(Dataset items)
------------------------------------------------

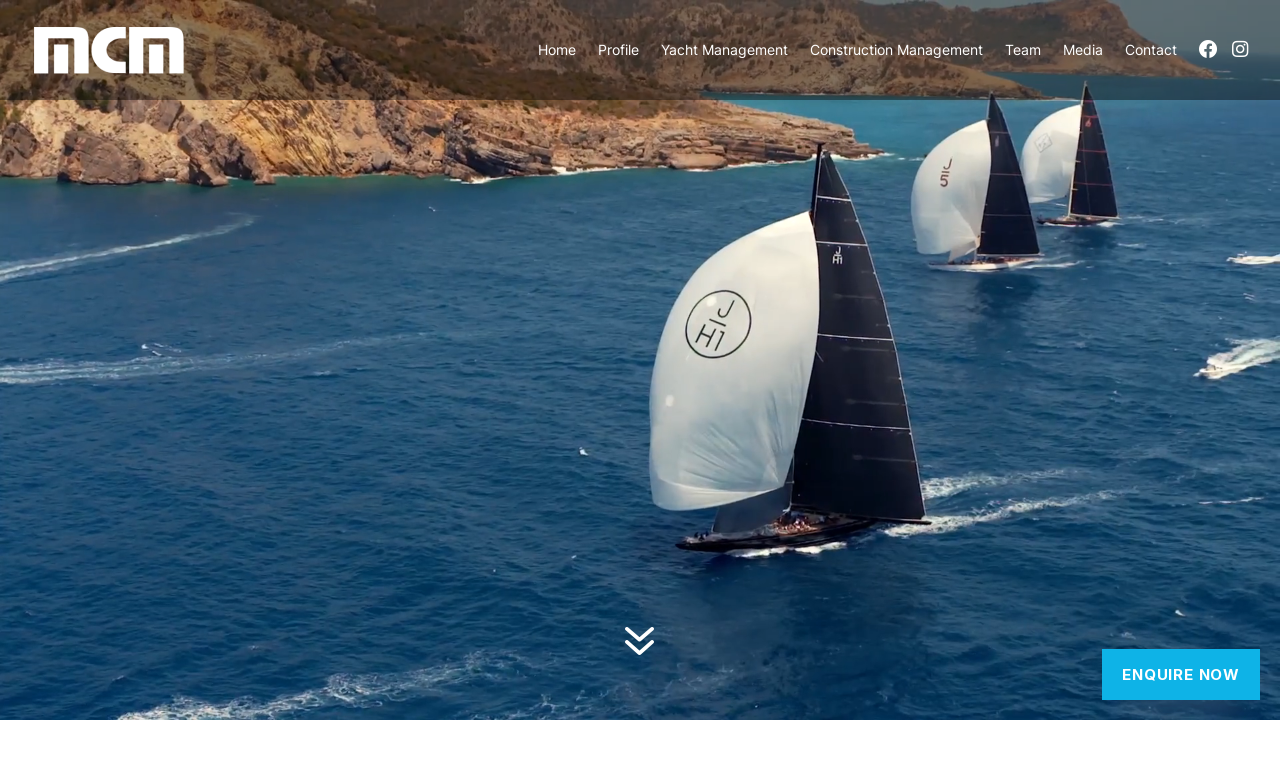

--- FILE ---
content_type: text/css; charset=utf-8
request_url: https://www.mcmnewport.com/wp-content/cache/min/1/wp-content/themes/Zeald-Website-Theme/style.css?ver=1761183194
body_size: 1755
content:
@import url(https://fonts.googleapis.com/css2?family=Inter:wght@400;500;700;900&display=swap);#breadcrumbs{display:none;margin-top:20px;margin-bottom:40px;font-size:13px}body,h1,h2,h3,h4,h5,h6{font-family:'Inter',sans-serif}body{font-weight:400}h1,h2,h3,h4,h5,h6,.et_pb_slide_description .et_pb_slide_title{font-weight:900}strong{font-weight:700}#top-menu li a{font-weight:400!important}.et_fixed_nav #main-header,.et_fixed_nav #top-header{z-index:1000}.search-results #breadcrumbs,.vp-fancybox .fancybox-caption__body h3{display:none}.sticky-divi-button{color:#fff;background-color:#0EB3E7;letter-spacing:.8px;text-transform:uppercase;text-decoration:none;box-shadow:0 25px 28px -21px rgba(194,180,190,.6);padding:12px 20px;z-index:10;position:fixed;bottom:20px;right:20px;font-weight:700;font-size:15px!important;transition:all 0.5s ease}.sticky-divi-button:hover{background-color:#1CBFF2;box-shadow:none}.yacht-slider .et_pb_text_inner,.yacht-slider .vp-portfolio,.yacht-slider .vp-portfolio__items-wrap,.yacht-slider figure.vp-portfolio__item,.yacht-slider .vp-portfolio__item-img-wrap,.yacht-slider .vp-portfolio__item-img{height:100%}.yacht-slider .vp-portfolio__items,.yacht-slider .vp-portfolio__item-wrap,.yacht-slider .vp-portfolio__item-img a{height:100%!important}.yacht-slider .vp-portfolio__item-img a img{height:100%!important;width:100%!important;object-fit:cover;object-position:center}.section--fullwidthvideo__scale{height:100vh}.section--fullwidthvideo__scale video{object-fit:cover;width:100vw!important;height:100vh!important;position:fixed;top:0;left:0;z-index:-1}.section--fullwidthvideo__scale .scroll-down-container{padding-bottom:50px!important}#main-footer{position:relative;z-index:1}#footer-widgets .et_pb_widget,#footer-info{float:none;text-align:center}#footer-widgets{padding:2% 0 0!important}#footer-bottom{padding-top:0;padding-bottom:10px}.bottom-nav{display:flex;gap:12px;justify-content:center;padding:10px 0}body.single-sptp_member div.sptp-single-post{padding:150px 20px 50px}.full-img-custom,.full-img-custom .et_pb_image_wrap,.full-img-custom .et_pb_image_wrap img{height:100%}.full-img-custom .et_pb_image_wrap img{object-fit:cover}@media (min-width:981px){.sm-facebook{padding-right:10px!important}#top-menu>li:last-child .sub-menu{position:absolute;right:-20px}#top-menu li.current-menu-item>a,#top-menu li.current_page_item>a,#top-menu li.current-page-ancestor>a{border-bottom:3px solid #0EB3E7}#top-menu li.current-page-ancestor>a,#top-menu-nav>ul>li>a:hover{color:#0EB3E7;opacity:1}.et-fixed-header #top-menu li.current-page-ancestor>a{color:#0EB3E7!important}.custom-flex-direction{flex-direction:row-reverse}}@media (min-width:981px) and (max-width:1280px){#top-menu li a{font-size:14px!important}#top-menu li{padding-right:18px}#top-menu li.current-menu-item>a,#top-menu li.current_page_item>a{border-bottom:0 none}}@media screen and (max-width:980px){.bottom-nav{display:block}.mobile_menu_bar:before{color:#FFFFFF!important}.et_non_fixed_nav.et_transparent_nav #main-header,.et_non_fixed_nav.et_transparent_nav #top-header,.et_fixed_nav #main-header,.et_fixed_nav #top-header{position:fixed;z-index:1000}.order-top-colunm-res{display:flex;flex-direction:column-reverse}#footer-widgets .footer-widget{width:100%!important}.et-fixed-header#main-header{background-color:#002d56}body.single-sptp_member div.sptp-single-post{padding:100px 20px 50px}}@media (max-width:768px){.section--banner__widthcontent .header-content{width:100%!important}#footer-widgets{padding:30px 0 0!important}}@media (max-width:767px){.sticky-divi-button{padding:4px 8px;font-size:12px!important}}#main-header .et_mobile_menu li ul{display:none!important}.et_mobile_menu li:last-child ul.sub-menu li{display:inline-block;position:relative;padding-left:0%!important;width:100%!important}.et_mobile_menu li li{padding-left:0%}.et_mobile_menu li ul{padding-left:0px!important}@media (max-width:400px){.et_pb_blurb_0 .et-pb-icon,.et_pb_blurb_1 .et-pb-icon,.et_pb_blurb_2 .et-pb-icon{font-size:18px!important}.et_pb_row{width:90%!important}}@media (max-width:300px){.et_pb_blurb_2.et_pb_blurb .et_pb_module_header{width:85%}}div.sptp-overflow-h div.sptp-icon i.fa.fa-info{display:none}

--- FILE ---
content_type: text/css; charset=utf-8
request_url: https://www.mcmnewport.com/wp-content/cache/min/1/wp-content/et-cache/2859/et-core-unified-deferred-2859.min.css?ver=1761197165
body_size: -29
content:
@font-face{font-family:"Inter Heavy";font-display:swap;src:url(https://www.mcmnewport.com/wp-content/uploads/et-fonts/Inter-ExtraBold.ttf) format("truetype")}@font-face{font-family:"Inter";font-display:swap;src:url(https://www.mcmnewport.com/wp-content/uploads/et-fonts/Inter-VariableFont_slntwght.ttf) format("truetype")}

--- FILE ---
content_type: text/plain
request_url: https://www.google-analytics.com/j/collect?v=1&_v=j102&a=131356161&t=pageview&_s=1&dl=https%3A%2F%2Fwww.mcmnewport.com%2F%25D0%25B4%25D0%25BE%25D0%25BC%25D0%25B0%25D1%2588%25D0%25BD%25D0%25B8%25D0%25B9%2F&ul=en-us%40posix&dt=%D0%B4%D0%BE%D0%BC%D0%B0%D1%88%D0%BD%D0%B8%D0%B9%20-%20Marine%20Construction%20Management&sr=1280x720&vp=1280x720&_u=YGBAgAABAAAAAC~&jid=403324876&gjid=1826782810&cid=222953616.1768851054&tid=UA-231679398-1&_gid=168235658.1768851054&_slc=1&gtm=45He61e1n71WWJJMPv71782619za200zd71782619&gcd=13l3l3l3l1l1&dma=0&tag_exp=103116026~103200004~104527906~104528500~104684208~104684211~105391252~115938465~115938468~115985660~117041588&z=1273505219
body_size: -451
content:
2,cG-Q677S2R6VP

------------------------------------------------

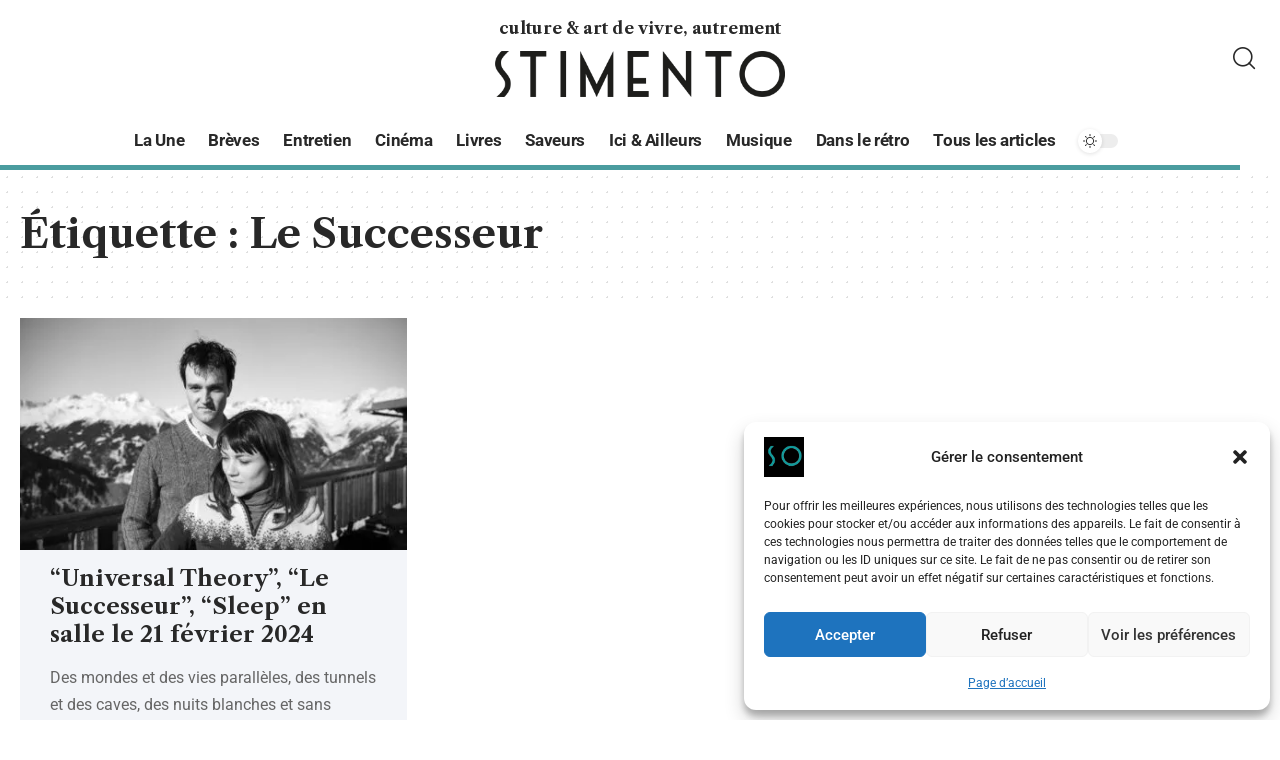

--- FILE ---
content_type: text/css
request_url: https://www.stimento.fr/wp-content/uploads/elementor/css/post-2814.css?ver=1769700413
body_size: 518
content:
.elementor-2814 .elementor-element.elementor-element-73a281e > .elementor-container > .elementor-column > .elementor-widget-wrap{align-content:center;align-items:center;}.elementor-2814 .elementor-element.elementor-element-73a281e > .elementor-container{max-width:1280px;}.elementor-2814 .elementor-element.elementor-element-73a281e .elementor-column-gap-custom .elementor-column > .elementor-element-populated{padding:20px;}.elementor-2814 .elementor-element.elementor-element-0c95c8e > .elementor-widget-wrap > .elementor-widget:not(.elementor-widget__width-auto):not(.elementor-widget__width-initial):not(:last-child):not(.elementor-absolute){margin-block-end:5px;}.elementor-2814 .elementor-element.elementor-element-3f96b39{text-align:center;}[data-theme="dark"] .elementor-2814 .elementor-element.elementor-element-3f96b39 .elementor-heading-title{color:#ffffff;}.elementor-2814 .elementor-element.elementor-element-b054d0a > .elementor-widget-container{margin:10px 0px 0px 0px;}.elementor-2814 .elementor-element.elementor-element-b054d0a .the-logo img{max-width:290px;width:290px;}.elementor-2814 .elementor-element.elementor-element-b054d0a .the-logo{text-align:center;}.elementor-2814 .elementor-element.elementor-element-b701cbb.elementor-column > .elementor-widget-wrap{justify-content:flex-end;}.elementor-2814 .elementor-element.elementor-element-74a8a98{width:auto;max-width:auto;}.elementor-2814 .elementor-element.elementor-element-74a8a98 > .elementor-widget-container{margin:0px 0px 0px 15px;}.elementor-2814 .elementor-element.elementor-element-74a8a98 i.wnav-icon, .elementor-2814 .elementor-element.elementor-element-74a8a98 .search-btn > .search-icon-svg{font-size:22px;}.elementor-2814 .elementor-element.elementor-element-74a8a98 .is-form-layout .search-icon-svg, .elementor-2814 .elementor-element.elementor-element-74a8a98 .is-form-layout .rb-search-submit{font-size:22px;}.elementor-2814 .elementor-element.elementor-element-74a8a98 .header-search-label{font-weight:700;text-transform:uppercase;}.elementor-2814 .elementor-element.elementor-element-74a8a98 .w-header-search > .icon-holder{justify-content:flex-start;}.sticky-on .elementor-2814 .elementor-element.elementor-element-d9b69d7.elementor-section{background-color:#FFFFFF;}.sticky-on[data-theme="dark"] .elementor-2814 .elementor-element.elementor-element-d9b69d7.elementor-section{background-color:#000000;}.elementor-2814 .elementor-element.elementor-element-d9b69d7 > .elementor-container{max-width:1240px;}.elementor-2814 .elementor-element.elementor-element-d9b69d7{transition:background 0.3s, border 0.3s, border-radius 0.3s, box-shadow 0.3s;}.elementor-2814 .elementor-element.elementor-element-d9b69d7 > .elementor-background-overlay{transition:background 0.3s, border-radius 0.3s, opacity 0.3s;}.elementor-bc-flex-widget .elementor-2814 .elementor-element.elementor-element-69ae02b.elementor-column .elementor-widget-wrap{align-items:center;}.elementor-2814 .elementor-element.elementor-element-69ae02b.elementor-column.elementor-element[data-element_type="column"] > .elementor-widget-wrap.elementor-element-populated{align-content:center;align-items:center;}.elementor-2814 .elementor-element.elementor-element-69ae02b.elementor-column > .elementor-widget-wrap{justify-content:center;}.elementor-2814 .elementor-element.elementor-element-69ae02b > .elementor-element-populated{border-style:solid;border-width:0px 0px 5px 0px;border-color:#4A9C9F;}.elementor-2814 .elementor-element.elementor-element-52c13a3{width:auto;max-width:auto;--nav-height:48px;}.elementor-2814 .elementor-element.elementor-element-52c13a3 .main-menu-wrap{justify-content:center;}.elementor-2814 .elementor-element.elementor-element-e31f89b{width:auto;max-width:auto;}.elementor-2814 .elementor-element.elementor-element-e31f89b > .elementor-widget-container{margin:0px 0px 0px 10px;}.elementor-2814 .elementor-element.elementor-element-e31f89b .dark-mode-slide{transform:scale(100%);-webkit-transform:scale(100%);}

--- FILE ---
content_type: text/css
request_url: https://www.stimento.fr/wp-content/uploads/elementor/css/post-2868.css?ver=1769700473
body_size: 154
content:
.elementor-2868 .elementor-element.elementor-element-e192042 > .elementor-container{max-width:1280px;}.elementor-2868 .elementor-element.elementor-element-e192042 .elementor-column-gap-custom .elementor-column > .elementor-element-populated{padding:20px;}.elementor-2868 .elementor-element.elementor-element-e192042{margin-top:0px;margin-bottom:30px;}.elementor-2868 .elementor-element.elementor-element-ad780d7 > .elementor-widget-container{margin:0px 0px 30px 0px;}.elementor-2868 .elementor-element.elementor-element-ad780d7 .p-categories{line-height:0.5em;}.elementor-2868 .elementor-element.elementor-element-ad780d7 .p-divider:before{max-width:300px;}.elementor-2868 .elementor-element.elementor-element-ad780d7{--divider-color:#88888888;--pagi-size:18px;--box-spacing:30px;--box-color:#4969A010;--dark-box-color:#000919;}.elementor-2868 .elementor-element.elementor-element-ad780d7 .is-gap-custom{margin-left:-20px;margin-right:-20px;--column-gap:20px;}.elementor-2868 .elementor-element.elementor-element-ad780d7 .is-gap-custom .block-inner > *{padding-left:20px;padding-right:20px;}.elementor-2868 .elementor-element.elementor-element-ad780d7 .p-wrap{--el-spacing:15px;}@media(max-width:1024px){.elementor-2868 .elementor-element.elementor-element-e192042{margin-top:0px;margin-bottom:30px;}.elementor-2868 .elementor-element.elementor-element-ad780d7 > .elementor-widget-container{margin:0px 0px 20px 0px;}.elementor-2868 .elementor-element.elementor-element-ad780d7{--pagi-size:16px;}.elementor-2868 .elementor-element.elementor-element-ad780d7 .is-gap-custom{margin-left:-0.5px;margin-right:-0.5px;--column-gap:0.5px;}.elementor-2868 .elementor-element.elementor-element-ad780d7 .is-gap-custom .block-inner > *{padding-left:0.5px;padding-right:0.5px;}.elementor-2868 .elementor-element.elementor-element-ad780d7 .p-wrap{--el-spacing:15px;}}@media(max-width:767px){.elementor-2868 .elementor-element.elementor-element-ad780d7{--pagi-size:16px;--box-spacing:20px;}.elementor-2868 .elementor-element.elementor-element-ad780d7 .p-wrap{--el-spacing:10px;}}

------------------------------------------------

What is expected → Each line of the data that contains "stimento" belongs in the answer.

Output for this exercise →
request_url: https://www.stimento.fr/wp-content/uploads/elementor/css/post-2814.css?ver=1769700413
request_url: https://www.stimento.fr/wp-content/uploads/elementor/css/post-2868.css?ver=1769700473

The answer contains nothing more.